When asked, only about one-third of those participating in the survey stated they thought there would be a wage boost in their company in the fourth quarter that would be comparable to the wage boost of the second quarter. Why such sluggishness in pay raises?
It all comes down to supply and demand. With so many Americans still unemployed, there’s still a deluge of applicants for open positions, meaning workers are easier to replace and empty jobs easier to fill. This gives companies little incentive to raise salaries and wages for employees. Even if your company doesn’t offer raises, there are still perks you can ask for that might be even better than a raise.
Just how many Americans are out of work right now? There are some 9.3 million people unemployed according to government data. For perspective, there were approximately 7.6 million unemployed prior to the Great Depression.
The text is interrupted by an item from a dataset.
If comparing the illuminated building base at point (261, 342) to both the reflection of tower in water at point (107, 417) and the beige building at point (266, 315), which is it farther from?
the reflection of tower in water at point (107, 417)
Even amongst the currently employed, it’s not all good news. Currently there are an estimated 7 million Americans are only employed part-time, but who are actively seeking full-time employment.
Large-scale unemployment is not the only factor revealed by the survey. Slow growth, which included falling profit margins in the third quarter, is something else companies are looking at when assessing their bottom line in terms of employee pay. With less profit coming in for companies, there is less to divvy up between employees by way of pay raises.
Expectations for a 2 percent or higher overall gross domestic product (GDP) increase in the coming year is up from the last quarterly survey’s 77 percent to an impressive 85 percent. This is despite the slow growth and stall in pay increases.
Though some companies are experiencing a hiring boon currently due to the approaching holiday season, not all of them will be keeping those seasonal hires on for full-time work. This seasonal hiring bonanza may help the fourth quarter’s numbers, but expectations are still low for consumer confidence, meaning that profit margins may still decline or show little growth. This also means the majority of those seasonal hires will be back in the job market again in a few months, giving employers more reason to keep pay raises at a stall.